Updated: June 12, 2013 4:16PM



SPRINGFIELD-House Speaker Michael Madigan moved Wednesday to gut a union-backed, pension-reform plan favored by Senate President John Cullerton, replacing its language with the same blueprint that already passed the House and was voted down overwhelmingly by the Senate.
Madigan (D-Chicago) filed an amendment to Senate Bill 2404 and scheduled a hearing on the plan Tuesday, one day before Gov. Pat Quinn has ordered state lawmakers to return to Springfield to take another stab at getting a pension bill to his desk.
Madigan’s move further underscores the deepening deadlock between the two legislative chambers and foreshadows a strong likelihood that the special legislative session Quinn has called will be another exercise in futility in striking a pension deal.
“The intent is to continue to be supportive, as the speaker said at the meeting Monday, of the proposal that has the most savings,” Madigan spokesman Steve Brown told the Chicago Sun-Times.
Brown would not say whether this legislation, once it passes out of the House Personnel & Pensions Committee Tuesday, would be the only matter the House takes up during the special session Wednesday.
“I don’t do predictions,” Brown said.
The Madigan-backed plan imposes unilateral pension rollbacks on members of four state retirement systems, scaling back the compounding, annual 3-percent cost-of-living increase retirees get, increasing the retirement age and hiking employee premiums.
The plan is projected to trim $21 billion off the nearly $100 billion unfunded pension liability pricetag the state faces and reduce overall state payments to the pension systems by $187 billion over the next 30 years.
The Senate rejected that approach on May 30 in a 16-42 roll call. Thirty votes were necessary for the legislation to have passed and to have gone on to Quinn.

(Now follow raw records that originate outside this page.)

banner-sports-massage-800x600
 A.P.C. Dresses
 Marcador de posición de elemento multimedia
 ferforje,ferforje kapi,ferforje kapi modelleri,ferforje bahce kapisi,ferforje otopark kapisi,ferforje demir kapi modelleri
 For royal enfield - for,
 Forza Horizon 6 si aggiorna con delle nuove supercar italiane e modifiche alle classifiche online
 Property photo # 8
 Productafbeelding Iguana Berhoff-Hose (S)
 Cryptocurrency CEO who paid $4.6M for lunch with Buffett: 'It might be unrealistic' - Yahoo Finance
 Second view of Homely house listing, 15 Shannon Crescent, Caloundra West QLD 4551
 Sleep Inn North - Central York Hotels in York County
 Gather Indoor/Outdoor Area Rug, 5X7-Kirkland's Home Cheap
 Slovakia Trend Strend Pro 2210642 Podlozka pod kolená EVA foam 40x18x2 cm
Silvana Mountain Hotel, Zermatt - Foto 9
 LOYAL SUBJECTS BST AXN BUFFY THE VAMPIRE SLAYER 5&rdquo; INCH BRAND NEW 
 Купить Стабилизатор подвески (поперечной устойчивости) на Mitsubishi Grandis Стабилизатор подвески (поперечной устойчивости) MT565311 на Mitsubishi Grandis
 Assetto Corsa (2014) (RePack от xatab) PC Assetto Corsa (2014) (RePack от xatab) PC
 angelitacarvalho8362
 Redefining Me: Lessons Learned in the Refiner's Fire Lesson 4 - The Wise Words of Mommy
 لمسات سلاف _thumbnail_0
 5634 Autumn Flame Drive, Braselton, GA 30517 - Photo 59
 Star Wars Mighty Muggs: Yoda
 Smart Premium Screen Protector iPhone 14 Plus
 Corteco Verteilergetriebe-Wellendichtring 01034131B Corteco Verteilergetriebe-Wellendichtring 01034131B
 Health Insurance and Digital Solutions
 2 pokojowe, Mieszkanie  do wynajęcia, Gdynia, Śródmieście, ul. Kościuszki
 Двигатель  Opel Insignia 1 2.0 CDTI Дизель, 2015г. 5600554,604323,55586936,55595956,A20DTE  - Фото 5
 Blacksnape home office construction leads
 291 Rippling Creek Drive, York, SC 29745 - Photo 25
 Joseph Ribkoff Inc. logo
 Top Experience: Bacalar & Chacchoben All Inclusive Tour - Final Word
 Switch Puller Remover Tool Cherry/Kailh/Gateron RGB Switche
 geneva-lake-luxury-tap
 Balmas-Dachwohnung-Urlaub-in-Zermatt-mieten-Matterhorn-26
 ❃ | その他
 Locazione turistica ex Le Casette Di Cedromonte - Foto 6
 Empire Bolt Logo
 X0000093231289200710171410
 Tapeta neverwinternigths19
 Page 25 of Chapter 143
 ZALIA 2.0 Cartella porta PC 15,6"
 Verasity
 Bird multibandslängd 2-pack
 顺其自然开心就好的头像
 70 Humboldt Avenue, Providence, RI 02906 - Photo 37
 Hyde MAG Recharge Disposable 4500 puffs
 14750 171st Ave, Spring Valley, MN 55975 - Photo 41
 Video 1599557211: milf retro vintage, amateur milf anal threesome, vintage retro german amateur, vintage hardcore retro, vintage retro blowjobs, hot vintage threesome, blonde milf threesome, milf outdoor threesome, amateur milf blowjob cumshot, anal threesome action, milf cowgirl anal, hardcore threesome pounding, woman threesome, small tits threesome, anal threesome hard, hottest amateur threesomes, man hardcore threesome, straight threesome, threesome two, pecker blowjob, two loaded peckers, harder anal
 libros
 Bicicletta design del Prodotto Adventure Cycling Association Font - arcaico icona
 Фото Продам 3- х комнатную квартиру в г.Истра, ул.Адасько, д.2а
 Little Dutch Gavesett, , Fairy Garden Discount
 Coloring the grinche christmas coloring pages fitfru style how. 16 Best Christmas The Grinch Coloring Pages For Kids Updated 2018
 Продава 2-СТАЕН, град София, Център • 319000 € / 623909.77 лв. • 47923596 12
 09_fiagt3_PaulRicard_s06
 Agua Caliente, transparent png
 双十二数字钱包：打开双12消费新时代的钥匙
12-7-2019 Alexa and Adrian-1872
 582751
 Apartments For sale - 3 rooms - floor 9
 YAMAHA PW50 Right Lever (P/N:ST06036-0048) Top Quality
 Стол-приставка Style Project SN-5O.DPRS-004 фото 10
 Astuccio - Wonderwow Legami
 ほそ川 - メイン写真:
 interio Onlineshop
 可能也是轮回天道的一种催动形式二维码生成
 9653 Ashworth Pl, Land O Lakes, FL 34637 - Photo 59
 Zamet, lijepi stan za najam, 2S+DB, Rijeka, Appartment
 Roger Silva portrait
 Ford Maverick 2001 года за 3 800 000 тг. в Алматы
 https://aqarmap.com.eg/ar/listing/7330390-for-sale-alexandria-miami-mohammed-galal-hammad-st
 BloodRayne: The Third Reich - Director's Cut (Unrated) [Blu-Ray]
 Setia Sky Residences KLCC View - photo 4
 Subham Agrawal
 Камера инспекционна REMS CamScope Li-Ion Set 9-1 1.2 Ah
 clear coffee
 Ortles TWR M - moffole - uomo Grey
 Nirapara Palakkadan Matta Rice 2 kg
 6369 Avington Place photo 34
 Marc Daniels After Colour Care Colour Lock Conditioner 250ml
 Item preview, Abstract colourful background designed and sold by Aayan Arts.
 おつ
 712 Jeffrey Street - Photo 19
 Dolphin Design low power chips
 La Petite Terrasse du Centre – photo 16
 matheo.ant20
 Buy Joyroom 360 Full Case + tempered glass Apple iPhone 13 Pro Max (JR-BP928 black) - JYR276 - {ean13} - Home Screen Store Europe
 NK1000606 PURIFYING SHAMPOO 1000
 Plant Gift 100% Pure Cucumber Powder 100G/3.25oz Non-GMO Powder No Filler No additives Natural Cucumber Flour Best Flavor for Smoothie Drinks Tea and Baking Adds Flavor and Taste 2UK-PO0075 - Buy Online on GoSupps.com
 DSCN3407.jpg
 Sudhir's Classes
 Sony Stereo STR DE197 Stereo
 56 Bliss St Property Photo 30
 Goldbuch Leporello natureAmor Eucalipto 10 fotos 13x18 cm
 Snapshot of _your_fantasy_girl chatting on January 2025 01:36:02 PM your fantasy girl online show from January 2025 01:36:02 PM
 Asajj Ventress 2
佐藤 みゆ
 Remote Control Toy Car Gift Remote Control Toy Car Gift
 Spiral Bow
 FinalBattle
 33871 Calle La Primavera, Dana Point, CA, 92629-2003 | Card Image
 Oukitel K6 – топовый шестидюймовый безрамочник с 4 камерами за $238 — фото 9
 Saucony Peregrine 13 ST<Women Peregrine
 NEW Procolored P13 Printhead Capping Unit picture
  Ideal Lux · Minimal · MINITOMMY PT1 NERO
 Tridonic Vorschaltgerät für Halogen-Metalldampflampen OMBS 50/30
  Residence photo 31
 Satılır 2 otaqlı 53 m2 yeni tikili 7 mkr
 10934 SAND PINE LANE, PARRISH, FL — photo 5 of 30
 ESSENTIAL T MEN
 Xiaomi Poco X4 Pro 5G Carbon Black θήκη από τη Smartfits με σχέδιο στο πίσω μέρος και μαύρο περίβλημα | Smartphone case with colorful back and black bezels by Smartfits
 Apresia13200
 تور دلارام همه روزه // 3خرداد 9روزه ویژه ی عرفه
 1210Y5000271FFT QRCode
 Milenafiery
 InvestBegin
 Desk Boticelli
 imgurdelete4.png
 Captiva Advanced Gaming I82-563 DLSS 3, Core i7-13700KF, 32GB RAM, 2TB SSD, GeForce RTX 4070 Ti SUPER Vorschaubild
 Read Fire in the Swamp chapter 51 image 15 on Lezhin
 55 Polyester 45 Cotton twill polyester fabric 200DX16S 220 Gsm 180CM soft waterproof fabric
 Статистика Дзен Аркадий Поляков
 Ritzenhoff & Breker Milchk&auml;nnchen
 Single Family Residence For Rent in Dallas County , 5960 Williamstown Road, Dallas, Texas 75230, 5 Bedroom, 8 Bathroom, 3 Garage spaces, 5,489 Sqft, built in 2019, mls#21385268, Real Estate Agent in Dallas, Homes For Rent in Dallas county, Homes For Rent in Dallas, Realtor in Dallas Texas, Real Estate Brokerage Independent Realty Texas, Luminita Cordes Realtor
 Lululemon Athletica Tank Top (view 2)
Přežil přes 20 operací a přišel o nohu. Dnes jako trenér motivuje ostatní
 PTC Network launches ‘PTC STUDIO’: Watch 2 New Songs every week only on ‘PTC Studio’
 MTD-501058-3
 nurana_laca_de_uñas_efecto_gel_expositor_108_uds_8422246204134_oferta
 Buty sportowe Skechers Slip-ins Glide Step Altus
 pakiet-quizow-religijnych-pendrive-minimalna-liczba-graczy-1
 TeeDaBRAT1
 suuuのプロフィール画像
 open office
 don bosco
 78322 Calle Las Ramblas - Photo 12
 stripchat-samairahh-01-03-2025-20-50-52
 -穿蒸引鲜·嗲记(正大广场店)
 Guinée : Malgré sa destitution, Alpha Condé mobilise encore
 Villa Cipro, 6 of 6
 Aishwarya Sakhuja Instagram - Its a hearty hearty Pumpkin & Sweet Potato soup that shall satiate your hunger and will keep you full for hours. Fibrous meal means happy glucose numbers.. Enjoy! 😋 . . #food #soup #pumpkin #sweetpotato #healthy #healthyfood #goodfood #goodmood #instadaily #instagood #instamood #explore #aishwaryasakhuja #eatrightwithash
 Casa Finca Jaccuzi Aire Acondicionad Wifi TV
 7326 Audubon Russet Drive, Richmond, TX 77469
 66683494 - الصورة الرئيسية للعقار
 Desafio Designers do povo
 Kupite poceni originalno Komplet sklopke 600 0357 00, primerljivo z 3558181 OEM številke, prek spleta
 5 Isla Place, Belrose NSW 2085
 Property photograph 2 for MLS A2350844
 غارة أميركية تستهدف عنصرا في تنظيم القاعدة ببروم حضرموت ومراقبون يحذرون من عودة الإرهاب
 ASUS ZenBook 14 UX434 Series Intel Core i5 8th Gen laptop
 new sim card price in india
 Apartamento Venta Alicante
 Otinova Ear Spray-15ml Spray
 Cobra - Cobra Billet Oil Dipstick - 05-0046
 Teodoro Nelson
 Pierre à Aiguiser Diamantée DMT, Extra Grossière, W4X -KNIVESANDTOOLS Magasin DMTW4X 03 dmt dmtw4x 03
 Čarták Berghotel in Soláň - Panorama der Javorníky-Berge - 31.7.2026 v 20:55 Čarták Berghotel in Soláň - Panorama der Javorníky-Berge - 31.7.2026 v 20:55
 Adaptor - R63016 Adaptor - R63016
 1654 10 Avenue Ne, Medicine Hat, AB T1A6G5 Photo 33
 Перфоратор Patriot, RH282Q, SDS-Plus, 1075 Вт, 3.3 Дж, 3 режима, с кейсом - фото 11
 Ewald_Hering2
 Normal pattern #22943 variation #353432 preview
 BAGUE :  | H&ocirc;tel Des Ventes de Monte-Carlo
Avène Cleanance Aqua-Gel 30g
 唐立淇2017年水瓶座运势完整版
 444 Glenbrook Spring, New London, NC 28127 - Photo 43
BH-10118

The alternative Cullerton and the public-sector unions, including AFSCME Council 31, crafted would give retirees a series of choices in which they could opt to reduce or delay their annual cost-of-living increases in exchange for keeping state-subsidized health insurance.
The measure, which has 23 House Democratic co-sponsors, flew out of the Senate in early May by a 40-16 vote.
The We Are One Illinois coalition of unions estimated Senate Bill 2404, in its original form, would quickly trim between $6 billion and $9 billion off the state’s nearly $100 billion unfunded liability shortfall. It would also immediately account for up to $26 billion in reduced health-care costs for the state, the unions estimated.
Over the next three decades, it would save $46 billion in state payments for pensions and $88 billion for health care, the unions said.
After Monday’s pension summit between Quinn, Madigan and Cullerton, the governor and Senate president proposed linking the House and Senate plans, an idea in which Madigan showed no interest.